2) Do they talk to each other?
3) Do they talk about something other than a man?
I got into with a colleague and he posted “forcing elements into your story are dumb and won’t serve any purpose.”
Won’t Serve Any Purpose.
A few minutes before reading that comment, I read a news report of two 5th graders who conspired to rape and murder a fellow female student. My oldest daughter is in 5th Grade.
Maybe films with female characters that have names, friends and talk to each other is too silly. Maybe it’s not enough….But damn it, it’s a start!!
Maybe I can do more. Maybe I can try to serve a purpose.
I started a women’s group later that month because the problems I was seeing were getting too big for me to bear on my own. I was scared for my kids and I need women with names to come talk to each other about something other than men.
My group Women Empowering Balance (WEB) meets each month and this is what I’ve learned in our first year.
- What feminism is and how it scares people. We love the quote by George R. Martin “I’ve always considered women to be people.”
- I’ve learned to distrust and reject the media and how it makes me and my family feel about ourselves.
- My family now has weekly conversations on media, entertainment and culture.
- I learned that my 10 year-old thought she was ugly.
- I learned that my 5 year-old thought she was fat.
- I learned that social media can hurt the bottom line of bullies like Ambercrombie & Fitch. That it can make Facebook crack down on rape culture images. And that companies like Go Daddy choose to stop their sexist advertising.
- I learned that media creates our culture and only 5% of women are the decision makers in media. Sited Miss Representation
- I learned about the If She Can See It, She Can Be it campaign by the Genna Davis Institute on Gender in Media
- I’m working on stopping the fat talk. I see now that it doesn’t just hurt me but it perpetuates that size matters and being fat is wrong/shameful.
- I learned that 1 in 3 women (one billion women) will be or have been raped.
- I’ve learned that boys clubs keep women out by making the environment too toxic or hostile to endure.
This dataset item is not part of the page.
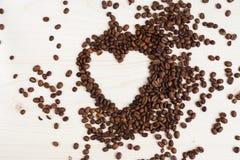 以心脏的形式咖啡豆在白色背景 免版税库存图片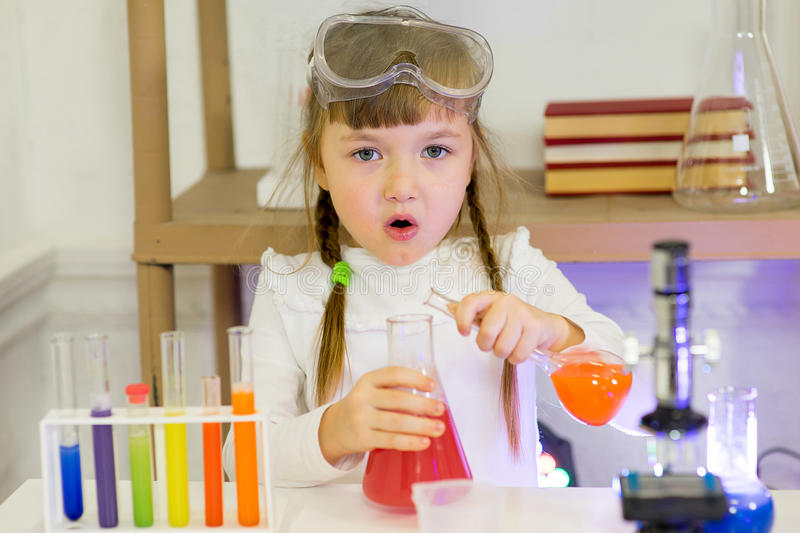 Young girl making science experiments. In laboratory. education royalty free stock photo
- I championed the movie Gravity because #1 the director fought to have the lead role be female #2 the director fought for Sandra Bullock #3 it would show Warner Brothers that movies with female leads can dominate at the box office. (In 2007 they announced they would not make another movie with a female lead)
- I learned the saying “If they can’t kill your dreams they will try to assassinate your character.”
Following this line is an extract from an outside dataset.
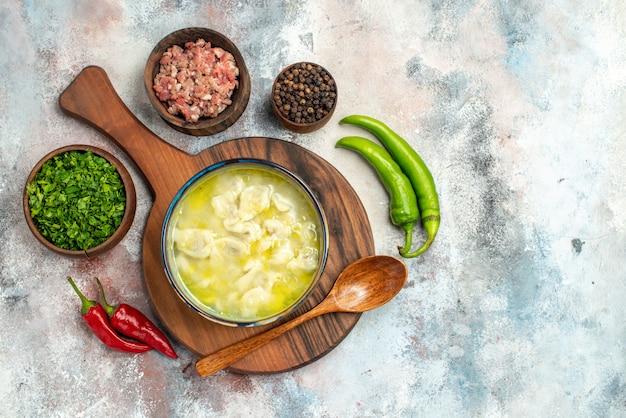 Vista dall'alto dushbara un cucchiaio di legno sul tagliere ciotole con verdure di carne pepe nero peperoncini piccanti sulla superficie nuda spazio libero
- I’ve learned that the films I make are “too feminist” for some distributors and “not feminist enough” for Feminist film festivals.
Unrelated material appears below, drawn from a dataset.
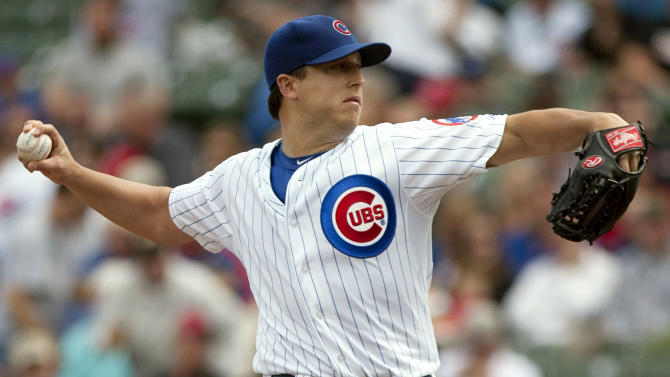 Chicago Cubs starter Jason Berken pitches to the Cincinnati Reds during the first inning of a baseball game in Chicago on Thursday, Sept. 20, 2012. (AP Photo/Charles Cherney)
- I loved Kevin Smith’s take on marketing to girls “Do you f’ing job!”
- I’ve seen more women post on social media about women’s issues.
- I’ve seen more women stand up and comment of sexist posts.
- I’ve seen amazing changes coming.
- I’ve learned there is more work to be done.
Feminism is not a dirty word and no longer describes man-hating woman. Feminists are male and female and put most simply: Feminists believe women are people too.
I started this journey fearing a label. I’ve ended the year wearing that label like a badge of courage.
I believe that together through information and support we can make a less hostile and toxic environment for the women and girls who come after us. We can stop pretending that 51% of our population doesn’t have goals and voices. We can work together -equally- and strive for a richer and more diverse world. We all have hopes, dreams, success and failures. We can all learn from each other. Embrace the label of feminism or reject the label, that is up to you but please…just believe that women are people too.